**LISTING:**

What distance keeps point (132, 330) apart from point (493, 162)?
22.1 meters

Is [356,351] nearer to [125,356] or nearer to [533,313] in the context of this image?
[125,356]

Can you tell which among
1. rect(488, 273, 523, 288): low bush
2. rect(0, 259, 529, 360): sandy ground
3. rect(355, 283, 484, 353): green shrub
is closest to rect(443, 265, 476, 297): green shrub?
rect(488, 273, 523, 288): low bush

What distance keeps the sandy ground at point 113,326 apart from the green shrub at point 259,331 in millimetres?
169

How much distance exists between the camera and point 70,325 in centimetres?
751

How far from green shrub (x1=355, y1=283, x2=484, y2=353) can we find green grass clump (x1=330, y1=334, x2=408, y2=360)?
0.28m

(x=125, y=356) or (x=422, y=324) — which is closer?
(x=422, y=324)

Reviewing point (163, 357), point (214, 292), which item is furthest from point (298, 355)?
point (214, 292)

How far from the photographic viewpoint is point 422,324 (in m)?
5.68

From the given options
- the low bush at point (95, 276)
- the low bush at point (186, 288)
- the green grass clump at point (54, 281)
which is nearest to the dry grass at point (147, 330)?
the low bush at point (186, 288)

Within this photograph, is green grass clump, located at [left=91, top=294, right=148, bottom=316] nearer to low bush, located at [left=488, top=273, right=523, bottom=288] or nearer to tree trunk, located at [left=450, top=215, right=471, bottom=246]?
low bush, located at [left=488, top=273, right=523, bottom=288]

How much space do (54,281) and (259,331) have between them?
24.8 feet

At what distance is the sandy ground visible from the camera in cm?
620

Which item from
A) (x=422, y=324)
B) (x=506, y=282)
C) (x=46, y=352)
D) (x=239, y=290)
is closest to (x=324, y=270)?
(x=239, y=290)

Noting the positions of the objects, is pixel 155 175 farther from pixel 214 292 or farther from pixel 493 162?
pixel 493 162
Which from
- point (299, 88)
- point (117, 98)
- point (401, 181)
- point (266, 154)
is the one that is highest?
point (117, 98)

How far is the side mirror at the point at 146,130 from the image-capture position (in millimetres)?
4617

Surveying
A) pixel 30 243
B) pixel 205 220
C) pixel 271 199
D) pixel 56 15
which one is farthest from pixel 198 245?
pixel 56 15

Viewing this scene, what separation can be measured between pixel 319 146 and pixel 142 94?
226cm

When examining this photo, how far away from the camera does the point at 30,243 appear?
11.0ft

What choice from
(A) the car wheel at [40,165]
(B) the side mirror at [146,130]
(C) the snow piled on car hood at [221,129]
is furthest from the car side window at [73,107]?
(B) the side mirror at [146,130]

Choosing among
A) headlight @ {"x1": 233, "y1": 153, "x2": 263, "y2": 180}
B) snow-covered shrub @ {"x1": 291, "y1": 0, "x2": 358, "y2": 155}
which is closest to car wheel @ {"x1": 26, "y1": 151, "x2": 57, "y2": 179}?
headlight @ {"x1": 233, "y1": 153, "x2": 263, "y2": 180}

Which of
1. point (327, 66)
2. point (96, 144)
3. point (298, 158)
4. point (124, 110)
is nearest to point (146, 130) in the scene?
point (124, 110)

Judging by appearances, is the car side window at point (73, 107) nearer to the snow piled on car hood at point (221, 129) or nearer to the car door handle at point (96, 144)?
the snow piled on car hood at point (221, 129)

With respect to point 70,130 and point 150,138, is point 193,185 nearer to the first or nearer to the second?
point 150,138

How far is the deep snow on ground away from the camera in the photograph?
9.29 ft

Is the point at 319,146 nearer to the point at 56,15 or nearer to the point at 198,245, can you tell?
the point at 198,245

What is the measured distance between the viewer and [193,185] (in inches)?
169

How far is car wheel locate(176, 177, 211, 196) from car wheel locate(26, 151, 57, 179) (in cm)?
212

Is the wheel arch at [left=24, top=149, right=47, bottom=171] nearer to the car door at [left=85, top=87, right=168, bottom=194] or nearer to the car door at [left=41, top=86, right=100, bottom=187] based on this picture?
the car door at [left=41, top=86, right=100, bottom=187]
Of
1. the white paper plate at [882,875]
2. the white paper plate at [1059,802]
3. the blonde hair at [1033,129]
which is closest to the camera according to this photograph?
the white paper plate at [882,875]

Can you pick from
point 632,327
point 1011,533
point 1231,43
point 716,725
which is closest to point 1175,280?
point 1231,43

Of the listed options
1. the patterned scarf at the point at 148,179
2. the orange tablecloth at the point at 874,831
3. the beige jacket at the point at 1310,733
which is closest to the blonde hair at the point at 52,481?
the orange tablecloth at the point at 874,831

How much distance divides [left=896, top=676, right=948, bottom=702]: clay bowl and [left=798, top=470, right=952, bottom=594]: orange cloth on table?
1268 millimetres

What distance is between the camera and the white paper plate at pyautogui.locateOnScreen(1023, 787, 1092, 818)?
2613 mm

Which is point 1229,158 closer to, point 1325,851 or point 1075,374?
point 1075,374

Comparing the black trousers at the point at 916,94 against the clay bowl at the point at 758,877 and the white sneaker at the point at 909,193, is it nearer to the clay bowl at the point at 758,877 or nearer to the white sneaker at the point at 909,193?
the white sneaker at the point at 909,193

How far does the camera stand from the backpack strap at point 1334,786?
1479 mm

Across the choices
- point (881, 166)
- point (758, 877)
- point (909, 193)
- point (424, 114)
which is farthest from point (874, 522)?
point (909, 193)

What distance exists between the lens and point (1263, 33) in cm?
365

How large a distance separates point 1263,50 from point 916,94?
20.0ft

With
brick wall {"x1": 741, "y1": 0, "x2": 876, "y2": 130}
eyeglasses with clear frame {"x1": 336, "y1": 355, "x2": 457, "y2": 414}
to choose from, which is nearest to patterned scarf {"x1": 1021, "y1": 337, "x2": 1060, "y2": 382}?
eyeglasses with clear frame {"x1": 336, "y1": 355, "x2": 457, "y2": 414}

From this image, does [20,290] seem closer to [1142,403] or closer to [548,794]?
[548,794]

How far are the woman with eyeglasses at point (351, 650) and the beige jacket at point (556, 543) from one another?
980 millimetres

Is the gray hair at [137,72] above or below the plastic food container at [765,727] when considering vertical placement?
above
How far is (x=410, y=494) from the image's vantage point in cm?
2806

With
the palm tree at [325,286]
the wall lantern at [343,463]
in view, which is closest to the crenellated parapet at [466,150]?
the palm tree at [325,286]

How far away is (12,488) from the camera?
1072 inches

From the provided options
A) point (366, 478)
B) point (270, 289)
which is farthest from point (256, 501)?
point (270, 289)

**INSTRUCTIONS TO FOLLOW:** Render every line of the rows above as a Markdown table with the columns "Row" and "Line," numbering the lines in order and omitting blank lines.

**RESULT BELOW:**
| Row | Line |
|---|---|
| 1 | What distance keeps point (132, 330) apart from point (493, 162)? |
| 2 | 22.1 meters |
| 3 | Is [356,351] nearer to [125,356] or nearer to [533,313] in the context of this image? |
| 4 | [125,356] |
| 5 | Can you tell which among |
| 6 | 1. rect(488, 273, 523, 288): low bush |
| 7 | 2. rect(0, 259, 529, 360): sandy ground |
| 8 | 3. rect(355, 283, 484, 353): green shrub |
| 9 | is closest to rect(443, 265, 476, 297): green shrub? |
| 10 | rect(488, 273, 523, 288): low bush |
| 11 | What distance keeps the sandy ground at point 113,326 apart from the green shrub at point 259,331 in millimetres? |
| 12 | 169 |
| 13 | How much distance exists between the camera and point 70,325 in centimetres? |
| 14 | 751 |
| 15 | How far from green shrub (x1=355, y1=283, x2=484, y2=353) can we find green grass clump (x1=330, y1=334, x2=408, y2=360)? |
| 16 | 0.28m |
| 17 | (x=125, y=356) or (x=422, y=324) — which is closer? |
| 18 | (x=422, y=324) |
| 19 | Reviewing point (163, 357), point (214, 292), which item is furthest from point (298, 355)? |
| 20 | point (214, 292) |
| 21 | How far from the photographic viewpoint is point 422,324 (in m)? |
| 22 | 5.68 |
| 23 | From the given options |
| 24 | - the low bush at point (95, 276) |
| 25 | - the low bush at point (186, 288) |
| 26 | - the green grass clump at point (54, 281) |
| 27 | which is nearest to the dry grass at point (147, 330)? |
| 28 | the low bush at point (186, 288) |
| 29 | Within this photograph, is green grass clump, located at [left=91, top=294, right=148, bottom=316] nearer to low bush, located at [left=488, top=273, right=523, bottom=288] or nearer to tree trunk, located at [left=450, top=215, right=471, bottom=246]? |
| 30 | low bush, located at [left=488, top=273, right=523, bottom=288] |
| 31 | How much space do (54,281) and (259,331) have between them? |
| 32 | 24.8 feet |
| 33 | At what distance is the sandy ground visible from the camera in cm? |
| 34 | 620 |
| 35 | Which item from |
| 36 | A) (x=422, y=324) |
| 37 | B) (x=506, y=282) |
| 38 | C) (x=46, y=352) |
| 39 | D) (x=239, y=290) |
| 40 | is closest to (x=324, y=270)? |
| 41 | (x=239, y=290) |
| 42 | Noting the positions of the objects, is pixel 155 175 farther from pixel 214 292 or farther from pixel 493 162? |
| 43 | pixel 493 162 |
| 44 | Which from |
| 45 | - point (299, 88) |
| 46 | - point (117, 98) |
| 47 | - point (401, 181) |
| 48 | - point (266, 154) |
| 49 | is the one that is highest? |
| 50 | point (117, 98) |
| 51 | How far is the side mirror at the point at 146,130 from the image-capture position (in millimetres)? |
| 52 | 4617 |
| 53 | Surveying |
| 54 | A) pixel 30 243 |
| 55 | B) pixel 205 220 |
| 56 | C) pixel 271 199 |
| 57 | D) pixel 56 15 |
| 58 | which one is farthest from pixel 198 245? |
| 59 | pixel 56 15 |
| 60 | Viewing this scene, what separation can be measured between pixel 319 146 and pixel 142 94? |
| 61 | 226cm |
| 62 | When examining this photo, how far away from the camera does the point at 30,243 appear? |
| 63 | 11.0ft |
| 64 | What choice from |
| 65 | (A) the car wheel at [40,165] |
| 66 | (B) the side mirror at [146,130] |
| 67 | (C) the snow piled on car hood at [221,129] |
| 68 | is furthest from the car side window at [73,107]? |
| 69 | (B) the side mirror at [146,130] |
| 70 | Choosing among |
| 71 | A) headlight @ {"x1": 233, "y1": 153, "x2": 263, "y2": 180} |
| 72 | B) snow-covered shrub @ {"x1": 291, "y1": 0, "x2": 358, "y2": 155} |
| 73 | which is closest to car wheel @ {"x1": 26, "y1": 151, "x2": 57, "y2": 179}? |
| 74 | headlight @ {"x1": 233, "y1": 153, "x2": 263, "y2": 180} |
| 75 | Which of |
| 76 | 1. point (327, 66) |
| 77 | 2. point (96, 144) |
| 78 | 3. point (298, 158) |
| 79 | 4. point (124, 110) |
| 80 | is nearest to point (146, 130) in the scene? |
| 81 | point (124, 110) |
| 82 | Judging by appearances, is the car side window at point (73, 107) nearer to the snow piled on car hood at point (221, 129) or nearer to the car door handle at point (96, 144)? |
| 83 | the snow piled on car hood at point (221, 129) |
| 84 | With respect to point 70,130 and point 150,138, is point 193,185 nearer to the first or nearer to the second? |
| 85 | point 150,138 |
| 86 | How far is the deep snow on ground away from the camera in the photograph? |
| 87 | 9.29 ft |
| 88 | Is the point at 319,146 nearer to the point at 56,15 or nearer to the point at 198,245, can you tell? |
| 89 | the point at 198,245 |
| 90 | What is the measured distance between the viewer and [193,185] (in inches)? |
| 91 | 169 |
| 92 | How far is car wheel locate(176, 177, 211, 196) from car wheel locate(26, 151, 57, 179) (in cm)? |
| 93 | 212 |
| 94 | Is the wheel arch at [left=24, top=149, right=47, bottom=171] nearer to the car door at [left=85, top=87, right=168, bottom=194] or nearer to the car door at [left=41, top=86, right=100, bottom=187] based on this picture? |
| 95 | the car door at [left=41, top=86, right=100, bottom=187] |
| 96 | Of |
| 97 | 1. the white paper plate at [882,875] |
| 98 | 2. the white paper plate at [1059,802] |
| 99 | 3. the blonde hair at [1033,129] |
| 100 | which is closest to the camera according to this photograph? |
| 101 | the white paper plate at [882,875] |
| 102 | Can you pick from |
| 103 | point 632,327 |
| 104 | point 1011,533 |
| 105 | point 1231,43 |
| 106 | point 716,725 |
| 107 | which is closest to point 1175,280? |
| 108 | point 1231,43 |
| 109 | Of the listed options |
| 110 | 1. the patterned scarf at the point at 148,179 |
| 111 | 2. the orange tablecloth at the point at 874,831 |
| 112 | 3. the beige jacket at the point at 1310,733 |
| 113 | which is closest to the blonde hair at the point at 52,481? |
| 114 | the orange tablecloth at the point at 874,831 |
| 115 | How much distance divides [left=896, top=676, right=948, bottom=702]: clay bowl and [left=798, top=470, right=952, bottom=594]: orange cloth on table? |
| 116 | 1268 millimetres |
| 117 | What distance is between the camera and the white paper plate at pyautogui.locateOnScreen(1023, 787, 1092, 818)? |
| 118 | 2613 mm |
| 119 | Which is point 1229,158 closer to, point 1325,851 or point 1075,374? |
| 120 | point 1075,374 |
| 121 | Comparing the black trousers at the point at 916,94 against the clay bowl at the point at 758,877 and the white sneaker at the point at 909,193, is it nearer to the clay bowl at the point at 758,877 or nearer to the white sneaker at the point at 909,193? |
| 122 | the white sneaker at the point at 909,193 |
| 123 | How far does the camera stand from the backpack strap at point 1334,786? |
| 124 | 1479 mm |
| 125 | Across the choices |
| 126 | - point (881, 166) |
| 127 | - point (758, 877) |
| 128 | - point (909, 193) |
| 129 | - point (424, 114) |
| 130 | which is farthest from point (874, 522)? |
| 131 | point (909, 193) |
| 132 | What distance exists between the lens and point (1263, 33) in cm? |
| 133 | 365 |
| 134 | How large a distance separates point 1263,50 from point 916,94? |
| 135 | 20.0ft |
| 136 | With |
| 137 | brick wall {"x1": 741, "y1": 0, "x2": 876, "y2": 130} |
| 138 | eyeglasses with clear frame {"x1": 336, "y1": 355, "x2": 457, "y2": 414} |
| 139 | to choose from, which is nearest to patterned scarf {"x1": 1021, "y1": 337, "x2": 1060, "y2": 382}? |
| 140 | eyeglasses with clear frame {"x1": 336, "y1": 355, "x2": 457, "y2": 414} |
| 141 | From this image, does [20,290] seem closer to [1142,403] or closer to [548,794]? |
| 142 | [548,794] |
| 143 | How far are the woman with eyeglasses at point (351, 650) and the beige jacket at point (556, 543) from one another? |
| 144 | 980 millimetres |
| 145 | Is the gray hair at [137,72] above or below the plastic food container at [765,727] when considering vertical placement? |
| 146 | above |
| 147 | How far is (x=410, y=494) from the image's vantage point in cm? |
| 148 | 2806 |
| 149 | With |
| 150 | the palm tree at [325,286] |
| 151 | the wall lantern at [343,463] |
| 152 | in view, which is closest to the crenellated parapet at [466,150]? |
| 153 | the palm tree at [325,286] |
| 154 | How far away is (12,488) from the camera? |
| 155 | 1072 inches |
| 156 | From the provided options |
| 157 | A) point (366, 478) |
| 158 | B) point (270, 289) |
| 159 | which is farthest from point (256, 501)? |
| 160 | point (270, 289) |